Alina Matei: Last year, in an article signed by you and published on – – you talked about the necessary dialogue for the functioning of jurisdictions. In your opinion, does the dialogue work?

Marc van der Woude: The dialogue to which I referred concerns the functioning of the preliminary reference procedure of Article 277 TFEU, allowing or sometimes imposing national courts to ask questions about the interpretation and validity of EU acts to the Court of Justice. As you know, the General Court is not competent to deal with these questions. Even so, we closely follow the case law of the Court of Justice, in particular since we are the court that assesses the legality of Union acts in the first place. From this perspective, I would like to make two comments. First, I consider that the procedure works well in the large majority of cases. Second, occasional problems may arise in relatively new areas of Union law, where the dividing line between EU and national competence has not yet crystallized. This is a normal feature of the organic growth of the EU legal order. By contrast, more worrisome are situations in which national courts do not follow the interpretation of rules that clearly fall with the ambit of EU law. Fortunately, these situations seldom occur.

Alina Matei: Each judge of the General Court of the European Union has two legal secretaries. How does this team work?

Marc van der Woude: The way judges organise the functioning of their teams differs considerably from one person to another. In general, legal secretaries assist their judges in making the internal reports and preparing draft judgements. They therefore interact considerably with the judge. There are also judges who request their legal secretaries to help them in studying the case files and draft judgments prepared by other judges. It must be also noted that each of the ten 5-judges chambers has 3 additional legal secretaries whom the president of chambers can dispatch depending on current workload. In this way resources are allocated efficiently.

Alina Matei: What satisfactions do judges at the General Court of the European Union have?

Marc van der Woude: Here again, that is a question to which the answer may differ from colleague to another. So, I will give you my personal view. First, the cases we deal with are interesting. They give you an insight in the, often complex, functioning of the institutions of the Union. Second, working in an international environment with colleagues coming from very different horizons is a fascinating experience. Solutions that seem obvious to one person may turn out not to be so clear for others. Despite all these differences, we manage to do our job, in a quite satisfactory manner.

Alina Matei: You went to Romania in 2019, together with Mrs. Octavia Spineanu-Matei, one of the Romanian judges at the General Court. Are you planning a new visit to Romania?

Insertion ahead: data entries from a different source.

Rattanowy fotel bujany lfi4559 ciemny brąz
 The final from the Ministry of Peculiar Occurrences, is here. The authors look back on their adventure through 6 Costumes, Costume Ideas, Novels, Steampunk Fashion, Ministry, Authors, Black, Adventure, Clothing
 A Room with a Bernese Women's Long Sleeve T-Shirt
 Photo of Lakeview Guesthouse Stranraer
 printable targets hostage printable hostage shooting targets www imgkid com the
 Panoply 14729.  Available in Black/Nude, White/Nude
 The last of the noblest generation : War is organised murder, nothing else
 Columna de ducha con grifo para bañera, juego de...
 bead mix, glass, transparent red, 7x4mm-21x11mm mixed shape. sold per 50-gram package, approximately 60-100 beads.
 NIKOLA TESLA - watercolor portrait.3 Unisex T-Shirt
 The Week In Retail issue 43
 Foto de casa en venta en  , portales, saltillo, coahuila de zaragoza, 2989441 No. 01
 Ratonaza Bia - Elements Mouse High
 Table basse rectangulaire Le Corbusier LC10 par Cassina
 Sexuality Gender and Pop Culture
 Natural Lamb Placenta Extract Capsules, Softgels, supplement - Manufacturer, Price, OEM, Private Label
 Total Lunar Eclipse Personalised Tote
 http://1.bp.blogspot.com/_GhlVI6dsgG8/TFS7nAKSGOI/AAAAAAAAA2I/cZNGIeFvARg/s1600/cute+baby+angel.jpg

Marc van der Woude: First, you may have heard that judge Octavia Spineanu-Matei will join the Court of Justice. This means that we lose an excellent and pleasant colleague. Fortunately, a solid Romanian presence in our court is assured by judge Mirela Stancu and Ion Galea, who will join us on the 27th of October. Second, as long as the Covid-crisis last, we should remain careful to embark in international travelling, although the prospect to revisit Romania is very tempting.

Alina Matei: A message, please, to the readers of

Marc van der Woude: EU law is not only a matter for specialists in distant courts. It is a matter of common concern to us all, since it is at the basis of the European project, which purports to provide us peace, prosperity and security in an uncertain world.

Alina Matei: Thank you for accepting this interview!

Marc van der Woude: Thank you for contacting me.